Anywhere, that is, except the streets of downtown Portland.

Maine’s largest city hasn’t held a New Year’s Eve party since 2005. At the time, organizers said they were taking a year off to find a corporate sponsor.

Apparently, they stopped trying.

Granted, it can be expensive to host an outdoor New Year’s bash. But other, smaller towns are doing it, including Gorham, Belfast, Bangor and Old Orchard Beach.

In fact, OOB’s inaugural First Night event last year was so successful, it’s coming back for a second go-round. First Night Portland seems like a no-brainer, what with the city’s dense concentration of art galleries, museums, performing arts venues, bars and restaurants.

Instead, there will be the sound of crickets chirping on the streets of the Old Port and downtown Portland. Check that — it’s too cold for crickets, so there won’t even be that.

It wasn’t always thus. New Year’s Portland, which launched in 1984, used to average 10,000 revelers a year. There were music and dance performances, art shows and films, ice sculptures, two — yes, two — parades, and a fireworks show. Local businesses and arts organizations stayed open late to allow the throng to come inside and warm up, and maybe even do a little shopping.

You know — infuse some money into the local economy.

Some say the city’s efforts to make New Year’s Eve a family-friendly event during the last few years of its existence caused it to fizzle and die. Although I wasn’t here at the time, I can understand that.
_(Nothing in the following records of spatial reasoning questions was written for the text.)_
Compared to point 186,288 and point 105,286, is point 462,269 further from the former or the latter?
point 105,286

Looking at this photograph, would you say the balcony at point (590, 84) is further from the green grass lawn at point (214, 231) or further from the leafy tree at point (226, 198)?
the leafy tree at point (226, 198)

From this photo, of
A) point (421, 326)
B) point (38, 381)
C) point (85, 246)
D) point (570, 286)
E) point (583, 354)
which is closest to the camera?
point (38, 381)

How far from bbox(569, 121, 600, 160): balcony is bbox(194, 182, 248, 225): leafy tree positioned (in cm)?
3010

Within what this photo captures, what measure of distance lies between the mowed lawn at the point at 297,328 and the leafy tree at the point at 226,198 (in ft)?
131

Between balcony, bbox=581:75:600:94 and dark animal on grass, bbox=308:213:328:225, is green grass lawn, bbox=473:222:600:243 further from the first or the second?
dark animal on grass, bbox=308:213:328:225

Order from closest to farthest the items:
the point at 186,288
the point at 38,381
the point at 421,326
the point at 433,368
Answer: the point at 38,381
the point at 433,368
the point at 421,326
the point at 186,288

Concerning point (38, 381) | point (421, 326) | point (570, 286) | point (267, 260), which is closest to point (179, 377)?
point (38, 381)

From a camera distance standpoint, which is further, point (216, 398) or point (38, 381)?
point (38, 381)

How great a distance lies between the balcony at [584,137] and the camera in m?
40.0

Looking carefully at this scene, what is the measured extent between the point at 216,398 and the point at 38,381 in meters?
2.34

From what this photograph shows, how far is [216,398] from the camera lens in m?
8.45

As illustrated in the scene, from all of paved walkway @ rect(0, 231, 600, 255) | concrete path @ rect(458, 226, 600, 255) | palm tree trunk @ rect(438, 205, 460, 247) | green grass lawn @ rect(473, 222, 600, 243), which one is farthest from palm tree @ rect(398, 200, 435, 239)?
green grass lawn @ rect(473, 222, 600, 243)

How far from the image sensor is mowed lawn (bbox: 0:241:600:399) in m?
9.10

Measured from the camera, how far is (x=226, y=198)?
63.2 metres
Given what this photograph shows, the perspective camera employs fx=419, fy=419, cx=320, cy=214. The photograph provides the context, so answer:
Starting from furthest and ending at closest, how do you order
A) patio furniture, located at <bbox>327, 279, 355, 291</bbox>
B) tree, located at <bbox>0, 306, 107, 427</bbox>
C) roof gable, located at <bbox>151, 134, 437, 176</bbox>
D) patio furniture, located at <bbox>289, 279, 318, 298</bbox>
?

Who wants to go home before midnight on New Year’s Eve?

But if that’s still a concern, why not have two events? There could be a family-friendly one in the early afternoon and an adults-only one in the evening. Charge separate admission for each, and require that anyone who wants to drink at the evening festival buy a special wrist band that requires the purchaser to show an I.D. Other festivals around the nation have done this for years.

Or maybe Portland should do away with the family-friendly concept altogether and stick with a late-night party. There would still be plenty for children to do during the day, such as the balloon drop at the Children’s Museum and the annual Phyzgig vaudeville show at Portland Stage and Space Gallery.

Just do something.

City officials have 12 months to plan next year’s New Year’s Eve. Let’s hope they don’t waste it.